Python novice here.
I have a list of documents, and another list of search terms. I would now like to iterate over each document, and replace all occurrences of any of the search terms with something like <placeholder>
. It should, however, only match full words, so text.replace
probably does not work?
So, something like this:
document_list = ['I like apples', 'I like bananas', 'I like apples and bananas and pineapples', 'I like oranges, but not blood oranges.']
search_list = ['apples', 'bananas', 'blood oranges']
Out: ['I like <placeholder>', 'I like <placeholder>', 'I like <placeholder> and <placeholder> and pineapples', 'I like oranges, but not <placeholder>.']
Right now, I have something like
for document in document_list:
for term in search_list:
document = re.sub(r'\b{}\b'.format(term),'<placeholder>',document)

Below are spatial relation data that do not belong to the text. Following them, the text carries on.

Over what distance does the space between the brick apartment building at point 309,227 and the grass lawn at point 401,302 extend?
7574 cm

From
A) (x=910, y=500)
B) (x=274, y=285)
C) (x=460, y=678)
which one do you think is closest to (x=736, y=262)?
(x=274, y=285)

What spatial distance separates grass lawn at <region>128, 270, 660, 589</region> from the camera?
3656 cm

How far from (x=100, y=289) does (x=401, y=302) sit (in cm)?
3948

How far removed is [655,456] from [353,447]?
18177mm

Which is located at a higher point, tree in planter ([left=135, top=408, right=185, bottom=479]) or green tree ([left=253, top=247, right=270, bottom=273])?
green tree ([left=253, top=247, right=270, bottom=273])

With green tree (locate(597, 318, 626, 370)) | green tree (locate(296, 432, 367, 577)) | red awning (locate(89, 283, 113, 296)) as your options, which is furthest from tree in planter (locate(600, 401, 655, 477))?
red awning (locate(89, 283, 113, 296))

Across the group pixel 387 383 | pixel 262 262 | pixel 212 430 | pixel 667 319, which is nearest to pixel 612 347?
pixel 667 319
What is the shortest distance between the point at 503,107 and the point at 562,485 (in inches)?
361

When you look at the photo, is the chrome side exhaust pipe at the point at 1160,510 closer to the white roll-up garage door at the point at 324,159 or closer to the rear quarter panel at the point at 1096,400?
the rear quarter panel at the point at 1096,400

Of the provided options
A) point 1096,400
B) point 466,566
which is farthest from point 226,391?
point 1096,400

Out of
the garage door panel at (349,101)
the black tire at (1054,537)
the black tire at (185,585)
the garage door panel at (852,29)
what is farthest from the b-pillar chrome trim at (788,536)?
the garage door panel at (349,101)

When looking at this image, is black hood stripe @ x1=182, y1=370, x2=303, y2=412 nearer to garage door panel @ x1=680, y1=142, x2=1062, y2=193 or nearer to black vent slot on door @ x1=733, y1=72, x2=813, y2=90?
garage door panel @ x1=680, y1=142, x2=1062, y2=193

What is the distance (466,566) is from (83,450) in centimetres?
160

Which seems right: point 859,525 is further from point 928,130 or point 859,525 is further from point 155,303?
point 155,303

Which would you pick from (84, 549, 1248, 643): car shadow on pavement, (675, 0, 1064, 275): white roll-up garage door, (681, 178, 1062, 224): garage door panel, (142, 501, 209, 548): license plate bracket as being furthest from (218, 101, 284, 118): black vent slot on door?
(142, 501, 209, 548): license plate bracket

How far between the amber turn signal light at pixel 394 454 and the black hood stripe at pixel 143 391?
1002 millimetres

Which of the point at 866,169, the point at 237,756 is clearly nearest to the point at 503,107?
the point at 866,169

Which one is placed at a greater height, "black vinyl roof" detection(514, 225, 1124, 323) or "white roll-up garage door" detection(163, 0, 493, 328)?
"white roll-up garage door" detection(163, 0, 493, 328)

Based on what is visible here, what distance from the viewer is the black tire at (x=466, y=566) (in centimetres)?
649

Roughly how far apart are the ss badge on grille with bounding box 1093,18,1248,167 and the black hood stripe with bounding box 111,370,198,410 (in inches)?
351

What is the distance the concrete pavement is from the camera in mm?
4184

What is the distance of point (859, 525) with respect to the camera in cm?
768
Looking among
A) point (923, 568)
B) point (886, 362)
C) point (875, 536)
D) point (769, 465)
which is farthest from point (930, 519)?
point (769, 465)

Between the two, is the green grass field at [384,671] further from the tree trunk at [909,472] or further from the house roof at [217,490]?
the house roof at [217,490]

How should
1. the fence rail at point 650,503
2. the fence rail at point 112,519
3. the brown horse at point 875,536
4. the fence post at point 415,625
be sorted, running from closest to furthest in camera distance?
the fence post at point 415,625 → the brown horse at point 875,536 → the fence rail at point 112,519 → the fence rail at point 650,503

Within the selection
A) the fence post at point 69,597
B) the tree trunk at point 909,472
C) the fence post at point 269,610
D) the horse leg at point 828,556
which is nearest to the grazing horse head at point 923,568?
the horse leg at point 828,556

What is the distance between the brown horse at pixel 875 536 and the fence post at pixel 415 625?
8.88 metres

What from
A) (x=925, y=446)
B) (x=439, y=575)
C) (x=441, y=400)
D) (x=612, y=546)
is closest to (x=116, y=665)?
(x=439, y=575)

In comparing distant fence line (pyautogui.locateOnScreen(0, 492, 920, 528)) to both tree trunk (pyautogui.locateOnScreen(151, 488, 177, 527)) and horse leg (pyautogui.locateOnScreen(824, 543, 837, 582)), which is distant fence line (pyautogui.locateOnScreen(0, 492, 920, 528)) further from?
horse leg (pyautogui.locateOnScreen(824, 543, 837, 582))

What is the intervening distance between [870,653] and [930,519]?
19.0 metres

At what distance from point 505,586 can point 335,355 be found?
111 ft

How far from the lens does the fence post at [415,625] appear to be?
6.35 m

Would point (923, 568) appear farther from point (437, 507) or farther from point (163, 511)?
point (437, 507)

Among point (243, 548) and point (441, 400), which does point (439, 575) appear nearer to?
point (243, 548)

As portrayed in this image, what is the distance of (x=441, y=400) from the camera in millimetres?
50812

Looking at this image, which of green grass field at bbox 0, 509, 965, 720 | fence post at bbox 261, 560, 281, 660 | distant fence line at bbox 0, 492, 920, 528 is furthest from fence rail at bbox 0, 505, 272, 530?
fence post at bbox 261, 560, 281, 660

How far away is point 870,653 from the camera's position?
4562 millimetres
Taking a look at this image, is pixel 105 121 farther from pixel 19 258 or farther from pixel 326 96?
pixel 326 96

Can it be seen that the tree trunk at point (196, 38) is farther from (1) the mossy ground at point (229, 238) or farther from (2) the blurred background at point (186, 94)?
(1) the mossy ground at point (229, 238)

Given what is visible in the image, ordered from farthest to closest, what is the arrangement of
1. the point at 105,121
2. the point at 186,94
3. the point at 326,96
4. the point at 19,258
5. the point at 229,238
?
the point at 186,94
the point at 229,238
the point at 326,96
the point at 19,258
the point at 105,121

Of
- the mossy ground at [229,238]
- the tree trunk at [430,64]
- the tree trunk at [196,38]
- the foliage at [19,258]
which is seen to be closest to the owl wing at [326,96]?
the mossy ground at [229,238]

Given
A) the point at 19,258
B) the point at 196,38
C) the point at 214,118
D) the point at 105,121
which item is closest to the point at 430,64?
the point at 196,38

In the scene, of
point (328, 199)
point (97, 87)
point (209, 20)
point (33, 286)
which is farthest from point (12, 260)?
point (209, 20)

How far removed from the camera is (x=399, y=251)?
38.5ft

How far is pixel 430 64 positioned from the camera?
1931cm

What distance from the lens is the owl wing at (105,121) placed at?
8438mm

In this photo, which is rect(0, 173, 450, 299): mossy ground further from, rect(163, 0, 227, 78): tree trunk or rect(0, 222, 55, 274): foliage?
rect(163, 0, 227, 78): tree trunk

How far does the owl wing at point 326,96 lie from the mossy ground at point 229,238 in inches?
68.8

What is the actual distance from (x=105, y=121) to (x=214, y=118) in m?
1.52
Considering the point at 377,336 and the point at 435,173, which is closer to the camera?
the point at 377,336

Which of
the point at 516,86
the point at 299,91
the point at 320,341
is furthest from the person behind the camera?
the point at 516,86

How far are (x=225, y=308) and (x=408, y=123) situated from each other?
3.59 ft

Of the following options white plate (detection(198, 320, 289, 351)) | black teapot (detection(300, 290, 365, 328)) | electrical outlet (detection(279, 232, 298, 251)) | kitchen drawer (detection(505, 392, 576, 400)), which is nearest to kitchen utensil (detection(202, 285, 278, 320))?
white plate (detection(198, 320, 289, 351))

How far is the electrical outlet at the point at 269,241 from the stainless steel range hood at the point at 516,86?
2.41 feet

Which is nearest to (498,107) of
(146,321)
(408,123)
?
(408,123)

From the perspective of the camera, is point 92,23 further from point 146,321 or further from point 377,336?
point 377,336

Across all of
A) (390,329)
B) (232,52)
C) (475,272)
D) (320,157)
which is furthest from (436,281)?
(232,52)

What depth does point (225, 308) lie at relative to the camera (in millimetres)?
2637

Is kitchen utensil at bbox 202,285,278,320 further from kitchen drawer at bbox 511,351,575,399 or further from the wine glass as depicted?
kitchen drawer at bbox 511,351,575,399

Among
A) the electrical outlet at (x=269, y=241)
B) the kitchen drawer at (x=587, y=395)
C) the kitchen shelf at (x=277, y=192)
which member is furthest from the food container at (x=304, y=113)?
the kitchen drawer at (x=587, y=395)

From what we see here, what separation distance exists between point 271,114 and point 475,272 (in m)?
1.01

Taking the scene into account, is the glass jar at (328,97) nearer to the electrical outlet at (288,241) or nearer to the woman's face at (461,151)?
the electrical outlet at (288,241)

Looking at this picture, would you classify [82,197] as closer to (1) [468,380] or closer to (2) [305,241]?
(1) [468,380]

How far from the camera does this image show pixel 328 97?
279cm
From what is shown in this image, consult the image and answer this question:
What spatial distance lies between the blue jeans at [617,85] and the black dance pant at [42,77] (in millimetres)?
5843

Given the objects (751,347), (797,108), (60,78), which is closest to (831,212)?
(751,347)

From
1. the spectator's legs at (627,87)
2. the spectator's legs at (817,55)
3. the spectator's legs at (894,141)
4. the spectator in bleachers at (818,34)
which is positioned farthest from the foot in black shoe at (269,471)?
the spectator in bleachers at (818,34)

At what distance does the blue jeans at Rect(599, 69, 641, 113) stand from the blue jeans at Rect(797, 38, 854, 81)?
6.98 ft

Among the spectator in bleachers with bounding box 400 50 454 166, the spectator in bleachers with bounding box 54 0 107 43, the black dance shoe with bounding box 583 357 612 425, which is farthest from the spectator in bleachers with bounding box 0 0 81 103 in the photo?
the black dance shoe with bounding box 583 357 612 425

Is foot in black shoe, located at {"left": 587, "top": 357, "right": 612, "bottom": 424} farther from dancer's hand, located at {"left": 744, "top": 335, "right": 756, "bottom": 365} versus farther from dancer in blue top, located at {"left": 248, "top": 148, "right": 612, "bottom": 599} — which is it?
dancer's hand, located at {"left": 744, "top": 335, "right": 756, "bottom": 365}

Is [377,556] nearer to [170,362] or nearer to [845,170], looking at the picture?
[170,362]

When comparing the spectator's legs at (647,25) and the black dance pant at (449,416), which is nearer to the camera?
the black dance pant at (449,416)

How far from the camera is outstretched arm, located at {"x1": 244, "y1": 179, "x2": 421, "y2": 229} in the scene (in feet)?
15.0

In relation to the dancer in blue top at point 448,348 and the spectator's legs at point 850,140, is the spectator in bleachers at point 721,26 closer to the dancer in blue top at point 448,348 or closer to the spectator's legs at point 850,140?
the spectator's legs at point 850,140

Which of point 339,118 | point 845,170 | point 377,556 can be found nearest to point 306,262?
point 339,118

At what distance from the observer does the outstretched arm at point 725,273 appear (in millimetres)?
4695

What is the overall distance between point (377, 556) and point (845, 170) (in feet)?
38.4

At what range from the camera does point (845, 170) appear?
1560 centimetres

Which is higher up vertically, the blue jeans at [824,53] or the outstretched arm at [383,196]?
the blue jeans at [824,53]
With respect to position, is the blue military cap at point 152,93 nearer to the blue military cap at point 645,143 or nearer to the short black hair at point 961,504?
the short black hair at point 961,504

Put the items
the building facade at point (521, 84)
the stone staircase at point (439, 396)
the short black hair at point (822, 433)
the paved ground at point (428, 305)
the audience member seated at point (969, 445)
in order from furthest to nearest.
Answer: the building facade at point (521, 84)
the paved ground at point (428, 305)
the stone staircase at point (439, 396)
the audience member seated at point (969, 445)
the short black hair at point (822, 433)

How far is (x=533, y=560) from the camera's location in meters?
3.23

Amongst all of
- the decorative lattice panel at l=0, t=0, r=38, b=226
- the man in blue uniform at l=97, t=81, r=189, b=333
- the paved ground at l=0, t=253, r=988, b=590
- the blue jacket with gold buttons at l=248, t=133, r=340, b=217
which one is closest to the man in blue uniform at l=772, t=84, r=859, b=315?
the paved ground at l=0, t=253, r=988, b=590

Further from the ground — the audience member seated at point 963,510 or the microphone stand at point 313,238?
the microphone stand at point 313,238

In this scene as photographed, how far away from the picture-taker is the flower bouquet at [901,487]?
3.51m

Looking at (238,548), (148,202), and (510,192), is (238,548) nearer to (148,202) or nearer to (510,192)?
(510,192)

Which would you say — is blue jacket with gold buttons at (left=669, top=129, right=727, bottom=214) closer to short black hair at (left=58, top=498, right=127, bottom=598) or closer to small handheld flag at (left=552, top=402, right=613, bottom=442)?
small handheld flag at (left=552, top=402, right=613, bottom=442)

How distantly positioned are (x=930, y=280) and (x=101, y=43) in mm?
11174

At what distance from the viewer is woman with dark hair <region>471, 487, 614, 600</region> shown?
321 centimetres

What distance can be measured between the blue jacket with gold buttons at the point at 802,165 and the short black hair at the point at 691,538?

This seems to work, but is really (and I mean really) slow.If I were to run this on my full dataset of ~10k documents, with a search_list of probably ~5k terms, it would take several days to finish. Is there any better way to approach this problem and make it faster?
Thanks a lot in advance!
Edit1: Maybe it's worth mentioning that the terms in search_list
can also consist of multiple words. Edited the example accordingly.
Edit2: Thanks for pointing to the other thread, had not found that one before. Sorry about that. As mentioned below, I'd still be curious to hear other, non-regex solutions just to learn about them. The actual problem has been soved through the other thread, though. =)